L’air solennel, le Dr Yves-Henri Stumm s’exprime avec clarté : "La clinique Tous Vents à Lillebonne recherche activement des infirmières. Il y va de la vie de cette clinique et de la santé de tout le monde. J'appelle donc les infirmières à se porter candidates." Cet SOS, l’anesthésiste-réanimateur l’a lancé sur les réseaux sociaux le 31 mai dernier. Faute de personnels, la clinique spécialisée en chirurgie* dans laquelle il exerçait depuis près de 44 ans s’apprêtait en effet à fermer la nuit. Une décision à laquelle le praticien ne pouvait se résoudre sans tenter le tout pour le tout. "Nous avions perdu 5 ou 6 infirmières en l’espace de six mois", se rappelle le médecin. En cause selon lui : l’épidémie de Covid-19, bien sûr, mais aussi "un laisser-aller" au niveau de la politique de recrutement. A 73 ans, le Dr Stumm se décide à aller de faire du "ramdam". Toute la presse locale se fait le relai de son SOS.
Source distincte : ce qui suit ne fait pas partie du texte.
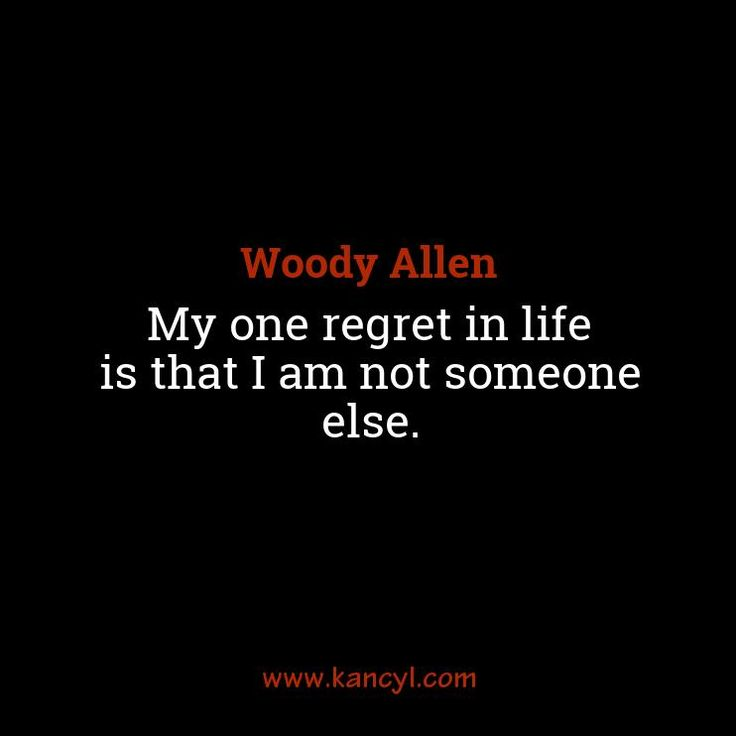 Quotes About Love: 1000+ Woody Allen Quotes On Pinterest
Je sollicite votre aide aujourd’hui : la Clinique Tous Vents recherche activement des #infirmier #infirmiere. @Sante_Gouv @BrigBourguignon @f3normandie @BFMTV @CNEWS @Le_Figaro @lccauchois @TF1 @EmmanuelMacron @France3tv @HOSPIMEDIA @ars_normandie @ARS_IDF @NormandieActu pic.twitter.com/CR3nbhBCjT
— Stumm Henri (@DRSTUMM) May 31, 2022
Malgré la médiatisation de son appel, la clinique ne parvient pas à recruter suffisamment de blouses blanches pour maintenir son activité à l’identique. Elle se transforme alors en une clinique de chirurgie ambulatoire "pure" ; "80% de l’activité de la clinique était déjà de l’ambulatoire". Depuis fin juin, les patients sont reçus de 7h30 à 18h30 du lundi au vendredi. Plus aucune hospitalisation possible. Le Dr Stumm voit en cette baisse de régime un "abandon" de la population locale. Inacceptable pour celui qui réside à 500 mètres de son lieu d’exercice et qui est très attaché à ce lien avec les patients. "Dans ce bassin de population de 75 000 à 100 000 habitants entre le Havre et Rouen, les gens sont abandonnés", dénonce le septuagénaire. Et "les premiers touchés sont les personnes isolées et âgées". Près de 5 000 patients étaient jusqu’ici reçus chaque mois dans la clinique. "A 74 ans, mon avenir est derrière moi. Je vais passer progressivement de l’état de docteur travaillant à plein temps à l’état de malade. Et qui va me soigner ?, s’inquiète le Dr Stumm, le ton grave. Il est inconcevable d’aller me faire soigner à 50 kilomètres de chez moi. L’avenir est dans les petites structures. Vous n’aurez jamais des gens aussi gentils que si vous les côtoyez régulièrement", assure le praticien. C’est pour les habitants de la campagne, dont les importantes villes des alentours "s’intéressent peu", qu’il s’est battu, nous explique-t-il.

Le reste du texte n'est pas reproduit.